Start of Data shown

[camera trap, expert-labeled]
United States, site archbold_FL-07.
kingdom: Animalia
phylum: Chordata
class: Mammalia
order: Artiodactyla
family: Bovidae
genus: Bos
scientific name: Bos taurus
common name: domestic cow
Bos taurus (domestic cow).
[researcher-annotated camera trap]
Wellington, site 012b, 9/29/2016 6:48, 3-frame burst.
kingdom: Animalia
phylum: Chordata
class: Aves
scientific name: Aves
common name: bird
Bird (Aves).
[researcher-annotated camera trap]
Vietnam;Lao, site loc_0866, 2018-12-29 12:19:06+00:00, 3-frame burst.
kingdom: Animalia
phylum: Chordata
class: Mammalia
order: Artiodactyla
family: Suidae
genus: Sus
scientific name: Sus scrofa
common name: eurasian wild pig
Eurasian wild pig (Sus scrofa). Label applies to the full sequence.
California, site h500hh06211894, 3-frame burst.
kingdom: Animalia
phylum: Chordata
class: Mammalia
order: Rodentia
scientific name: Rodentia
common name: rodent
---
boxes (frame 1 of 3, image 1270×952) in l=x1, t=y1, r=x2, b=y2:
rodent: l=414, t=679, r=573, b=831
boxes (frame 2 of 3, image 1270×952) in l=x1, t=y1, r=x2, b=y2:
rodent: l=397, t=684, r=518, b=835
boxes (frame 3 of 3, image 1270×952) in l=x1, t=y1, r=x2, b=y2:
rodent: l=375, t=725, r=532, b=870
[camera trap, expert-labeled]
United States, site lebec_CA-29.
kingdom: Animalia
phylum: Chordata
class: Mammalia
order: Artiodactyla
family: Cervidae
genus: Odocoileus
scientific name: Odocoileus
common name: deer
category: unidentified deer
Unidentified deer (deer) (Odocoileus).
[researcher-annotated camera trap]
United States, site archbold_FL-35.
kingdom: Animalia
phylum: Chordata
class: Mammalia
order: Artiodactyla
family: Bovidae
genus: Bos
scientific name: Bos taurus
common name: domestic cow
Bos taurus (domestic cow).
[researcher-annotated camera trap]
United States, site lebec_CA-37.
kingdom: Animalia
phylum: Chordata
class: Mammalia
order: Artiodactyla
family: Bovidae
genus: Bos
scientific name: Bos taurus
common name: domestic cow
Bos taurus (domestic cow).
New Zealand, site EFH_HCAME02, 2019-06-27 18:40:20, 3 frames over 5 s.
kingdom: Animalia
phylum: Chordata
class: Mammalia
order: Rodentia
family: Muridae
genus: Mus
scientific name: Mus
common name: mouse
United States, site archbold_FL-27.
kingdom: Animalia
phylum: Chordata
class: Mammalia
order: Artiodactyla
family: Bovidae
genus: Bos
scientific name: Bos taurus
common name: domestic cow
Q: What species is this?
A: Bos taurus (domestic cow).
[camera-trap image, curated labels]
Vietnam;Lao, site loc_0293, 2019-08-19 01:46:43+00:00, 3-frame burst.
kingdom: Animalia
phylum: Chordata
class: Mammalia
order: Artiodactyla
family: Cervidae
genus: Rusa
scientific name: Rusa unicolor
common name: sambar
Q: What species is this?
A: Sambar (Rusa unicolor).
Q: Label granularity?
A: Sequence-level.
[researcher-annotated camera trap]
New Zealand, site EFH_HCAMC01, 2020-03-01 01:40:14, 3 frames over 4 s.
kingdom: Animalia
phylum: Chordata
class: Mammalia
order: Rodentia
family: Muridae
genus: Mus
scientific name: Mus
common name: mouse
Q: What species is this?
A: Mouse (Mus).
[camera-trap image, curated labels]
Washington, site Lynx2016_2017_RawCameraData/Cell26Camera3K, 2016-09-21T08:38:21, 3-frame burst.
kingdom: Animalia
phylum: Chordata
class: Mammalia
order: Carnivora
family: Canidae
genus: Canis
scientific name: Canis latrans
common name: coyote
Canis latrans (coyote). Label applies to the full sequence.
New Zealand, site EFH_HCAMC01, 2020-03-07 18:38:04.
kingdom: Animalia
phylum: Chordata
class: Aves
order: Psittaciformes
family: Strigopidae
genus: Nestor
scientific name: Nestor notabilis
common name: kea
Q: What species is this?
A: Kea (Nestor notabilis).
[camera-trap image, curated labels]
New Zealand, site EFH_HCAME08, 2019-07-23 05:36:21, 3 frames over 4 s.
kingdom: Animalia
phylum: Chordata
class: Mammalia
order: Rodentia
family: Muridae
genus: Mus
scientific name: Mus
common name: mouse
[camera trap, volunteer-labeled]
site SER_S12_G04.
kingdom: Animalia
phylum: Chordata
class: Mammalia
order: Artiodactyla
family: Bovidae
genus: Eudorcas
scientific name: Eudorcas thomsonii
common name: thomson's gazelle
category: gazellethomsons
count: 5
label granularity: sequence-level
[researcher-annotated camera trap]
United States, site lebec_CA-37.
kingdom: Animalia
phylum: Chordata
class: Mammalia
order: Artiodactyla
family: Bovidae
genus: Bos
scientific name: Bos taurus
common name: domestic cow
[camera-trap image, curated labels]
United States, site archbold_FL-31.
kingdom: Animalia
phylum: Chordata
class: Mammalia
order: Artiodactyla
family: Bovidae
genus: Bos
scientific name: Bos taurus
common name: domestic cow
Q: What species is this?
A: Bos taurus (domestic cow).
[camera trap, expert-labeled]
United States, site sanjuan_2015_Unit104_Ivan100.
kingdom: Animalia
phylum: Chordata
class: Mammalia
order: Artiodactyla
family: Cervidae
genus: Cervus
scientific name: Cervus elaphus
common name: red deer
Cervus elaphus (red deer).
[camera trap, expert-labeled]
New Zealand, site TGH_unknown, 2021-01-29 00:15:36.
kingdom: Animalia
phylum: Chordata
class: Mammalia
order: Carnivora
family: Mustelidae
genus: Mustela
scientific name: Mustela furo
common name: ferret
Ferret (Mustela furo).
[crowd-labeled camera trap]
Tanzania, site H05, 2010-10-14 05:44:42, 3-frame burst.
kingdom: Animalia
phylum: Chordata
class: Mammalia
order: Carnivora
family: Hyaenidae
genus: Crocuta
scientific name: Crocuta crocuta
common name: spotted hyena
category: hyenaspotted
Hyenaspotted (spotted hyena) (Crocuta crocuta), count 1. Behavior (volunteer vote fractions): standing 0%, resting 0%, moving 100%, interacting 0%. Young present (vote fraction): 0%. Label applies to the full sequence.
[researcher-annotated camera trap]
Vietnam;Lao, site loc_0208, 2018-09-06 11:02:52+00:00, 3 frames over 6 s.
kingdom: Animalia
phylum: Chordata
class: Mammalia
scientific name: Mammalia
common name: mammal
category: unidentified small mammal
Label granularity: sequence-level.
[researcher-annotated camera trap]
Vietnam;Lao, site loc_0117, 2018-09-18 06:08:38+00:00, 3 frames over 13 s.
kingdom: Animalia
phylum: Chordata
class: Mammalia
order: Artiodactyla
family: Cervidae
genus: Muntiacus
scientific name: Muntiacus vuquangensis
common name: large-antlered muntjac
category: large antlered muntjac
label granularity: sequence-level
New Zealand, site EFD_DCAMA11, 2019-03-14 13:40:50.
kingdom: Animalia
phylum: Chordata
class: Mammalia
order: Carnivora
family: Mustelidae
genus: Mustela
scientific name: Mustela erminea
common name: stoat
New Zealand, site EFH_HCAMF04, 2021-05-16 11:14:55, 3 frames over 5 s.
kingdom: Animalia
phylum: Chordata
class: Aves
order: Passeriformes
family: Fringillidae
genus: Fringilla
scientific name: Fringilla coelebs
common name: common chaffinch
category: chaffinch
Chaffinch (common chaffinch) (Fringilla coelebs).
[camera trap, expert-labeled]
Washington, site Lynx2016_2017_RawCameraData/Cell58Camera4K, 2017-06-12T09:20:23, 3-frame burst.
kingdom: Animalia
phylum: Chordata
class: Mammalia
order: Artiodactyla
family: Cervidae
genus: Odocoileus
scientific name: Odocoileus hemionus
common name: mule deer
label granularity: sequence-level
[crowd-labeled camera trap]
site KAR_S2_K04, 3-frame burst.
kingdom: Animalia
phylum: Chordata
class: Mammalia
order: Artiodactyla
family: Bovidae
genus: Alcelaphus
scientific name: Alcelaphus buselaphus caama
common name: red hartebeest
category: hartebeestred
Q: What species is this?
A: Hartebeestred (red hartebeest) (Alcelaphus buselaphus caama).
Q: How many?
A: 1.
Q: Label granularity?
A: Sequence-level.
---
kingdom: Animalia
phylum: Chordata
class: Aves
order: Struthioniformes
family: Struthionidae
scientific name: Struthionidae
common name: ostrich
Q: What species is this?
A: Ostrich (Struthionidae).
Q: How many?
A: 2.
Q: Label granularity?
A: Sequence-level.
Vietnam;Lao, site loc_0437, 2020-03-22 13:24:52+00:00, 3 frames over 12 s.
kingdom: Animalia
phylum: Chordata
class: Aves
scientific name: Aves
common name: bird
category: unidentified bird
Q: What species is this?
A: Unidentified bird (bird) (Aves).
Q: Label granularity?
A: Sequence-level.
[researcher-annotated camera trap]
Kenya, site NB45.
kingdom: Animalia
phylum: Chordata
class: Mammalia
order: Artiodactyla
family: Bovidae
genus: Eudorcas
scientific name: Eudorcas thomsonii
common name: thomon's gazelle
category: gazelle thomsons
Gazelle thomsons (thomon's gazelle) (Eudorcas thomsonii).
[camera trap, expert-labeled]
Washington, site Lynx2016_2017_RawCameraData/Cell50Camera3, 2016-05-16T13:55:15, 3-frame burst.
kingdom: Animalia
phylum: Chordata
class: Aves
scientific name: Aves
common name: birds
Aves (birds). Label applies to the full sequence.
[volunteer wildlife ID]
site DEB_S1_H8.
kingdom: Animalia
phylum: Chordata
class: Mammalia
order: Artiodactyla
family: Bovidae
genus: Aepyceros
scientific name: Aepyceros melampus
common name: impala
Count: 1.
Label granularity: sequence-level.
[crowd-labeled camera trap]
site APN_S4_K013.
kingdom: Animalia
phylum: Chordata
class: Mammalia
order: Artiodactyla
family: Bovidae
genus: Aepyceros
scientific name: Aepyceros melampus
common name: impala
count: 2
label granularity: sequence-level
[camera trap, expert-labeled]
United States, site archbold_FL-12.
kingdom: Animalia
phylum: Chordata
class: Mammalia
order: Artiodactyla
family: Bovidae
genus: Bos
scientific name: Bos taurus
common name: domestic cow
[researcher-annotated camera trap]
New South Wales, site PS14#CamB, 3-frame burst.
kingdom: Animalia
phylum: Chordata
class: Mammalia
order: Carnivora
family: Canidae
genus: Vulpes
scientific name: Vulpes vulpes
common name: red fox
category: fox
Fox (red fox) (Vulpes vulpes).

End of Data shown

__Requirement__
Would you report every line of the entries above containing the word "frames"?

__Reply to the exercise__
New Zealand, site EFH_HCAME02, 2019-06-27 18:40:20, 3 frames over 5 s.
New Zealand, site EFH_HCAMC01, 2020-03-01 01:40:14, 3 frames over 4 s.
New Zealand, site EFH_HCAME08, 2019-07-23 05:36:21, 3 frames over 4 s.
Vietnam;Lao, site loc_0208, 2018-09-06 11:02:52+00:00, 3 frames over 6 s.
Vietnam;Lao, site loc_0117, 2018-09-18 06:08:38+00:00, 3 frames over 13 s.
New Zealand, site EFH_HCAMF04, 2021-05-16 11:14:55, 3 frames over 5 s.
Vietnam;Lao, site loc_0437, 2020-03-22 13:24:52+00:00, 3 frames over 12 s.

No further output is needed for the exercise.